21 Cela étant, il ne serait pas certain que l’exclusion des non-résidents du bénéfice de l’aide à l’intégration sous forme de prestations d’assistance scolaire aux enfants handicapés prévue par le SGB IX soit réellement nécessaire à une utilisation à bon escient des ressources fiscales. En particulier, il ne serait pas clair dans quelle mesure la République fédérale d’Allemagne ferait effectivement l’économie de dépenses grâce à cette exclusion introduite à la suite d’un durcissement de la
réglementation le 1er janvier 2004. En outre, en raison de ladite exclusion, les citoyens allemands non-résidents seraient potentiellement contraints de retourner en Allemagne, ce qui entraînerait une augmentation des coûts pour cet État membre. Dans la mesure où le législateur national aurait cherché, par ce durcissement, à réduire le recours abusif à cette aide à l’intégration, cet objectif paraîtrait également douteux, notamment au regard du principe de proportionnalité. En effet, le risque
d’abus ne se poserait pas en ce qui concerne les prestations en nature fournies sur le territoire allemand. Il n’existerait pas non plus d’éléments indiquant que la requérante au principal aurait commis un abus de droit en créant artificiellement les conditions pour l’obtention des avantages sociaux visés à l’article 7, paragraphe 2, du règlement no 492/2011. Enfin, dans la mesure où l’objectif de l’exclusion des non-résidents serait de dispenser les autorités nationales compétentes d’un examen
fastidieux des conditions d’octroi aux citoyens allemands non-résidents, sa nécessité resterait discutable puisque ces prestations sont fournies sur le territoire allemand.
22 En troisième lieu, la juridiction de renvoi se demande si l’exclusion des non-résidents de l’aide à l’intégration sous forme de prestations d’assistance scolaire aux enfants handicapés constitue une restriction objectivement justifiée du droit que les citoyens de l’Union tirent de l’article 20 TFUE et de l’article 21, paragraphe 1, TFUE. En effet, la requérante au principal serait désavantagée du seul fait qu’elle a choisi de faire usage de sa liberté de circuler en établissant sa résidence
habituelle en Belgique.
23 Dans ces conditions, le Landessozialgericht Nordrhein-Westfalen (tribunal supérieur du contentieux social de Rhénanie-du-Nord-Westphalie) a décidé de surseoir à statuer et de poser à la Cour les questions préjudicielles suivantes :
« 1) L’article 3 du [règlement no 883/2004] doit-il être interprété en ce sens que l’aide à l’intégration prévue par le [SGB IX] sous forme de prestations d’assistance scolaire est une prestation, au sens de cet article 3, et relève donc du champ d’application matériel de ce règlement ?
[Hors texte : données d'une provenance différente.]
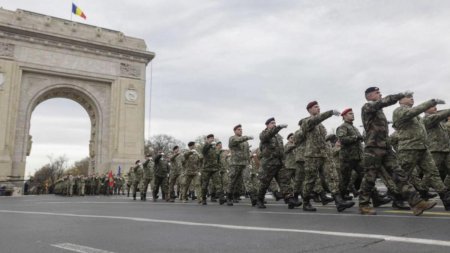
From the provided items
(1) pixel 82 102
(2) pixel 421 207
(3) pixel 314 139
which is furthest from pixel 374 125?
(1) pixel 82 102

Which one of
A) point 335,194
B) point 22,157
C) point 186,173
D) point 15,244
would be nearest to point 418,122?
point 335,194

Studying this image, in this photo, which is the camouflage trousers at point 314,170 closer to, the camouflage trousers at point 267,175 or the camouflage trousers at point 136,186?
the camouflage trousers at point 267,175

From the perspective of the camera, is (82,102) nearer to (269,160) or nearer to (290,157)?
(290,157)

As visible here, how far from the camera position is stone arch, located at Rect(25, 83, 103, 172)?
3250 centimetres

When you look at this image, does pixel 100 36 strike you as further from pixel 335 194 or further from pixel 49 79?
pixel 335 194

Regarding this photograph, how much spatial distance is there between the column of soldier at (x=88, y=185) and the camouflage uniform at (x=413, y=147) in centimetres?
2354

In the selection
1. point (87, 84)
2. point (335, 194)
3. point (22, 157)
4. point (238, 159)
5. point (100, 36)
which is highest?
point (100, 36)

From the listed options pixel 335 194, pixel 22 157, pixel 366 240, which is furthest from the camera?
pixel 22 157

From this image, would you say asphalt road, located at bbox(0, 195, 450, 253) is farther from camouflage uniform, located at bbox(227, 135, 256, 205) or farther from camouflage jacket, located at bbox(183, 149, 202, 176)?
camouflage jacket, located at bbox(183, 149, 202, 176)

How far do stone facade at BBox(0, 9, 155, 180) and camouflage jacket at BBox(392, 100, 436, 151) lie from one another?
28614 mm

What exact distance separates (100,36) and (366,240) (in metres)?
34.1

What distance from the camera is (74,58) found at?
3341cm

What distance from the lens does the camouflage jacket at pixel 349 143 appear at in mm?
8219

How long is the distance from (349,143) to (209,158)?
197 inches
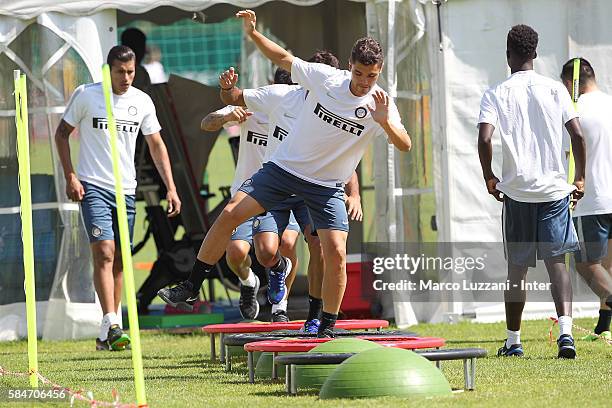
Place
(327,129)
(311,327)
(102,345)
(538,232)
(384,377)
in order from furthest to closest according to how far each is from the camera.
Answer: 1. (102,345)
2. (538,232)
3. (311,327)
4. (327,129)
5. (384,377)

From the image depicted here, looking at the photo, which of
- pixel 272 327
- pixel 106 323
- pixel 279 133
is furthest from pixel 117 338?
pixel 279 133

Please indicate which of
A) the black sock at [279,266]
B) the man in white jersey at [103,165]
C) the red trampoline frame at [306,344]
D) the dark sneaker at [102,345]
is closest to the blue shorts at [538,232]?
the red trampoline frame at [306,344]

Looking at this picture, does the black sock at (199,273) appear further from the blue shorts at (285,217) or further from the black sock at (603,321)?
the black sock at (603,321)

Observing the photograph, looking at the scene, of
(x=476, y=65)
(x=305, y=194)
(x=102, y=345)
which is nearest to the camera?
(x=305, y=194)

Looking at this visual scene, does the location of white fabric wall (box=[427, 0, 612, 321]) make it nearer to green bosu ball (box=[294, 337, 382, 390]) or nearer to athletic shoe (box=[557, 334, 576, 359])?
athletic shoe (box=[557, 334, 576, 359])

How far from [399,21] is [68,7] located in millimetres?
2970

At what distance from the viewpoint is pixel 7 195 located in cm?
1167

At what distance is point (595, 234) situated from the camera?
1020cm

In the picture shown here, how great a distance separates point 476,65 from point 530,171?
3639 millimetres

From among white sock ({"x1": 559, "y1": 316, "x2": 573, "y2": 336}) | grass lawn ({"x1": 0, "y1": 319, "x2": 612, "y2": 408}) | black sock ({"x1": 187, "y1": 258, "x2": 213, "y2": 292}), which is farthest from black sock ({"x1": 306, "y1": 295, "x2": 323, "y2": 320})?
white sock ({"x1": 559, "y1": 316, "x2": 573, "y2": 336})

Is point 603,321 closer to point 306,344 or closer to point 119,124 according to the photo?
point 306,344

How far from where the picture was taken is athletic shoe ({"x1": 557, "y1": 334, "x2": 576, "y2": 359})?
8.34 metres

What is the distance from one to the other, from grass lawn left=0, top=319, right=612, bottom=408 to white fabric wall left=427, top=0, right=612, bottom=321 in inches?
50.4

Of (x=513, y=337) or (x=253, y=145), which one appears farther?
(x=253, y=145)
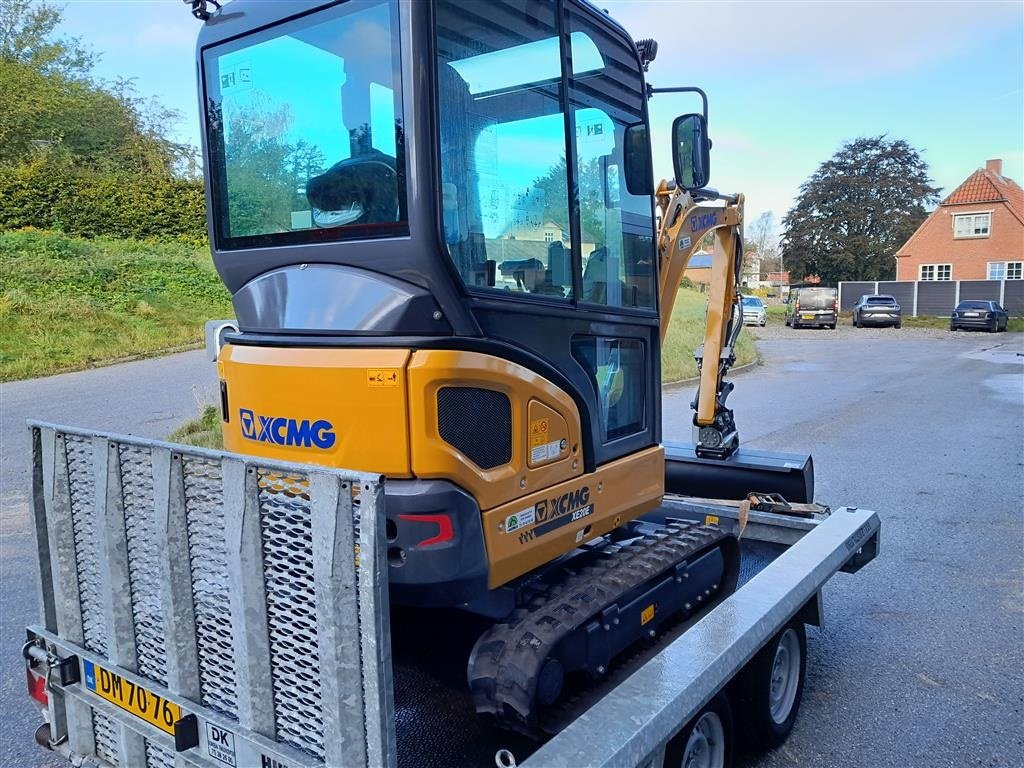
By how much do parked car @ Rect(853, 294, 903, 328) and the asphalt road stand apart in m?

En cas de réponse négative à la première question :
2) L’article 7, paragraphe 2, du [règlement no 492/2011] doit-il être interprété en ce sens qu’il s’oppose à une disposition de droit national qui subordonne les prestations d’aide à l’intégration prévues par le SGB IX, sous forme de prestations d’assistance scolaire, à une résidence habituelle sur le territoire national ?
3) Le fait que l’octroi de l’aide à l’intégration sociale prévue par le SGB IX sous forme de prestations d’assistance scolaire est refusé aux citoyens de l’Union qui ont leur domicile ou leur résidence habituelle dans un autre État membre (proche de la frontière), alors que la prestation en nature est fournie dans l’État de résidence, constitue-t-il une restriction non justifiée du droit que les citoyens de l’Union tirent de l’article 20 [TFUE] et de l’article 21, paragraphe 1, [TFUE] ? »
Sur les questions préjudicielles
Sur la première question
24 Par sa première question, la juridiction de renvoi demande, en substance, si l’article 3 du règlement no 883/2004 doit être interprété en ce sens qu’une prestation, telle que l’aide à l’intégration sous forme de prestations d’assistance scolaire aux enfants handicapés prévue par le SGB IX, relève du champ d’application matériel de ce règlement.
25 Afin de répondre à cette question, il importe, en premier lieu, de vérifier si une telle aide à l’intégration constitue une prestation de « sécurité sociale », au sens de l’article 3, paragraphe 1, dudit règlement.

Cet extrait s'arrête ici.